Corruption follows corruption. Former Likud Knesset member Michael Gorlovsky was arrested on suspicion of accepting a bribe to the fantastic tune of 33 million Israeli shekels ($8 million) from the National Roads Company. In addition, the police announced that they were recommending that prosecutors indict former Deputy Interior Minister Faina Kirschenbaum and former Tourism Minister Stas Misezhnikov, both of Yisrael Beitenu, for allegedly running a well-oiled machine of public fund transfers to various agencies in return for bribes.

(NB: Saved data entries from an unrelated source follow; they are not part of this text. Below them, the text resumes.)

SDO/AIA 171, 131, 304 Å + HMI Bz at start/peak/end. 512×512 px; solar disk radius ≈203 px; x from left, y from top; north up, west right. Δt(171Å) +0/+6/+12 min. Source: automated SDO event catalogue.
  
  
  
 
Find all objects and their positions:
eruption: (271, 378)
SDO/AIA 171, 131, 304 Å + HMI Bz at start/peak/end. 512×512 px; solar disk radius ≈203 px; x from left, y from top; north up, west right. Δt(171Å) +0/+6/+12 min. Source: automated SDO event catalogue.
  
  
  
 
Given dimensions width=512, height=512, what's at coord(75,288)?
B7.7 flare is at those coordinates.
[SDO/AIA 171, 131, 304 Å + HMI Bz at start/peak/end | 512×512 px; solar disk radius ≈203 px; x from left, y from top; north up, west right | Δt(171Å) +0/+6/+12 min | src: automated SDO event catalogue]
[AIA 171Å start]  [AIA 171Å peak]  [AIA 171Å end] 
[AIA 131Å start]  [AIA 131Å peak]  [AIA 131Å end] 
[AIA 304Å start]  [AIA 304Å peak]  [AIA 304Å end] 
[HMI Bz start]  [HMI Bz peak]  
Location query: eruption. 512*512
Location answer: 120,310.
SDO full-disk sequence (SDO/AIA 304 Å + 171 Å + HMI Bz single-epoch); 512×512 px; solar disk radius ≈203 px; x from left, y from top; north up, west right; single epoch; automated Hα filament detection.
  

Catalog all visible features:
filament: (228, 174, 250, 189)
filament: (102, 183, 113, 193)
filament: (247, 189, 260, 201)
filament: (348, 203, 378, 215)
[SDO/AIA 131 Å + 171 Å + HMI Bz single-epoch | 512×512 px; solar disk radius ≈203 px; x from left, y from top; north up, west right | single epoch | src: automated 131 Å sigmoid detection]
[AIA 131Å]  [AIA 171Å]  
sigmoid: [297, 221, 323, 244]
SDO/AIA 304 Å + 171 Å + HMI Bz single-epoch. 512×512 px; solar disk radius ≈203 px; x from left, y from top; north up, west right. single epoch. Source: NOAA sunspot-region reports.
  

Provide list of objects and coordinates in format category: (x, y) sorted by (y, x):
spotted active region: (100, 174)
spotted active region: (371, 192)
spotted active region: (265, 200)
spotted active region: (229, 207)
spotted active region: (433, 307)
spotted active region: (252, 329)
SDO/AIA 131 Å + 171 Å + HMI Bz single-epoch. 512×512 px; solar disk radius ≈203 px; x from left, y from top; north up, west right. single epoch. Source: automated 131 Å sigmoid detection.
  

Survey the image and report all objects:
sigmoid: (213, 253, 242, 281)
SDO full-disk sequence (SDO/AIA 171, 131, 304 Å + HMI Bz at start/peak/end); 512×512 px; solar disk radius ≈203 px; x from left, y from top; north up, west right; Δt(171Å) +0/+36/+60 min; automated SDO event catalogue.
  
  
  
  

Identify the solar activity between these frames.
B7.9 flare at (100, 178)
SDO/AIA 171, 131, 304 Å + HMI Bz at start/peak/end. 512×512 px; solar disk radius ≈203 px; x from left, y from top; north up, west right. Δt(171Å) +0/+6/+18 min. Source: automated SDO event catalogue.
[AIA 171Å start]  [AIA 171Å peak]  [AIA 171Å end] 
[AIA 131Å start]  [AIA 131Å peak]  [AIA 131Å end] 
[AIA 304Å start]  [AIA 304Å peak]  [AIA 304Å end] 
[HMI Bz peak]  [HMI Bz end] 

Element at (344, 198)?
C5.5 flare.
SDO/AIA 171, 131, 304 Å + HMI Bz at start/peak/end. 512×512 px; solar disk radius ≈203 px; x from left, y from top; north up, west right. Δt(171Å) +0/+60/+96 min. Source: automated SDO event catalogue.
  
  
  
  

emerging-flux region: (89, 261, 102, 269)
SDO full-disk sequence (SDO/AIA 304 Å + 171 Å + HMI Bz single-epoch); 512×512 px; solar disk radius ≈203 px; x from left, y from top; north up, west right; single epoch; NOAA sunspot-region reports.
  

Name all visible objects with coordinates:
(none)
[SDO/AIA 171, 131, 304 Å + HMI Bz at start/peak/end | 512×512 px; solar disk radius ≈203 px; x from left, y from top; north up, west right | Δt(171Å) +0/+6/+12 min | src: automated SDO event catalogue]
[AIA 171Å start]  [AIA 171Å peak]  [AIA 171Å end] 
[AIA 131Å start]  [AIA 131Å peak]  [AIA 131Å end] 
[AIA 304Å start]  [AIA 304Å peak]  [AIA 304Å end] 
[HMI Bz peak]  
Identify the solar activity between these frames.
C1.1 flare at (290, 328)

The Zionist Camp has also been marching in the corruption parade. On Oct. 27, Attorney General Yehuda Weinstein announced the decision to try Binyamin “FuadBen-Eliezer, former defense minister and Labor Party (now Zionist Camp) chairman, on charges of taking bribes, money laundering and other activities. This is a man who was a heartbeat away from being elected state president.

Despite the never-ending revelations of corruption, the citizens of Israel are still able to discern those leaders who embody integrity. Regardless of his strong ideological advocacy, President Reuven “RuviRivlin remains an appreciated figure by Israelis on the left, center and right, a man of integrity and a zealous democrat, as was another figure from Israel's cleaner past, Yitzhak Navon, the former president who died Nov. 7.